Mazes are often used to benchmark new RL algorithms. One can think of a maze MDP as a rectangle divided into cells. Each cell is a MDP state. The upper left cell is the initial state and the bottom right is the exit. Walls should be placed at random in the MDP: this will be done by specifying a fraction of cell states that are non-accessible. There are 4 actions in a maze MDP: left, right, up, down. All state-action pairs give a 0 reward, except a state-action pair that leads to the exit (terminal) state in the bottom right cell.

- How to make sure that a generated maze can be exited? You can try checking $V^*(s_{start}) > 0$ for instance.
- Your Maze MDP generator should take as arguments: a width, a height, and a fraction of cell walls. $|S| = \text{width} \times \text{height}$.
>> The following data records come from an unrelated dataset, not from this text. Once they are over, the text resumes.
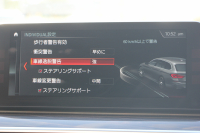 BMW 5シリーズ 540i Xdrive ﾂｰﾘﾝｸﾞMｽﾎﾟｰﾂ ｺﾝﾌｫｰﾄP 直6ﾀｰﾎﾞ340馬力 4WD 1ｵｰﾅ ｷｬﾝﾍﾞﾗﾍﾞｰｼﾞｭ革 ﾏｯｻｰｼﾞ&ｱｸﾃｨﾌﾞﾍﾞﾝﾁﾚｰｼｮﾝ ｿﾌﾄｸﾛｰｽﾞﾄﾞｱ 360度ｶﾒﾗ 4ｿﾞｰﾝｴｱｺﾝ LEDﾍｯﾄﾞﾗｲﾄ 追従ACC 液晶ﾒｰﾀｰ 2年保証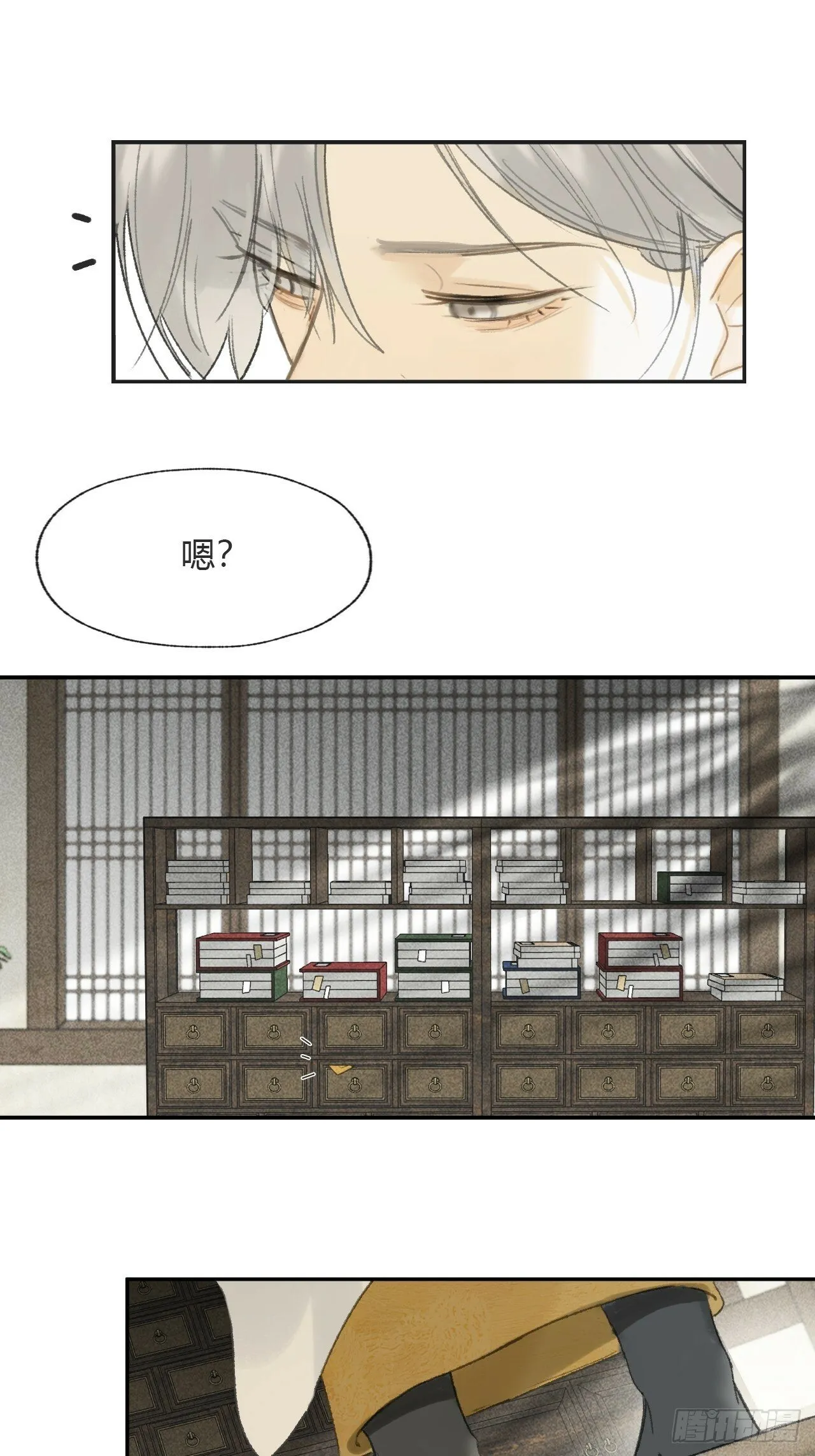 112-寻常的一日4- 第70页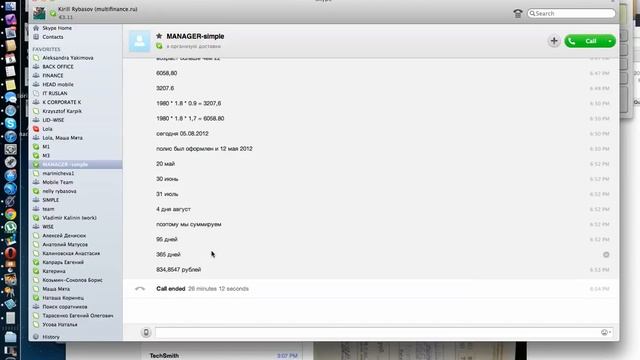 ОСАГО Часть 5 Как рассчитывать доплату смотреть онлайн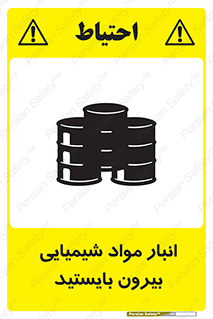 Hazardous Substances , ماده , کالا , مواد , خطر , 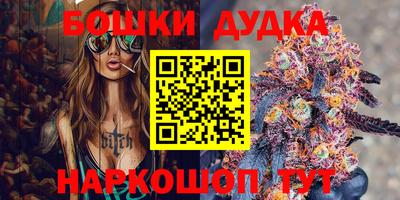 не бодяженный Абинск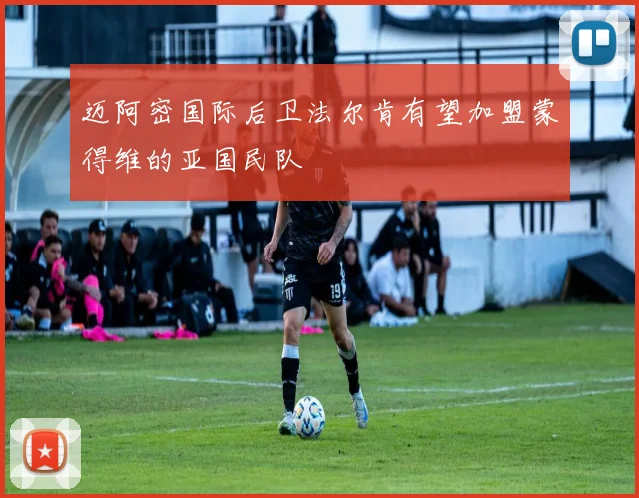 迈阿密国际后卫法尔肯有望加盟蒙得维的亚国民队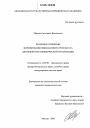Правовые проблемы формирования финансового результата деятельности коммерческой организации тема диссертации по юриспруденции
### Exercise 2: 3-Page Report on Q-Learning Performance

Present the performances of Q-Learning on maze MDPs:

- Check that your learned Q functions make sense on some examples.
- Compare eps-greedy policy and softmax behaviour policy.
- Try changing the parameters of those policies, as well as the size and difficulty of the maze MDPs. What can you observe? Can you explain it?
- Can you suggest/implement improvements to the algorithm?

**Note**: In general, describe your experiments and do not put too many figures (choose a few convincing figures) and then describe what you observe and try to understand if it makes sense.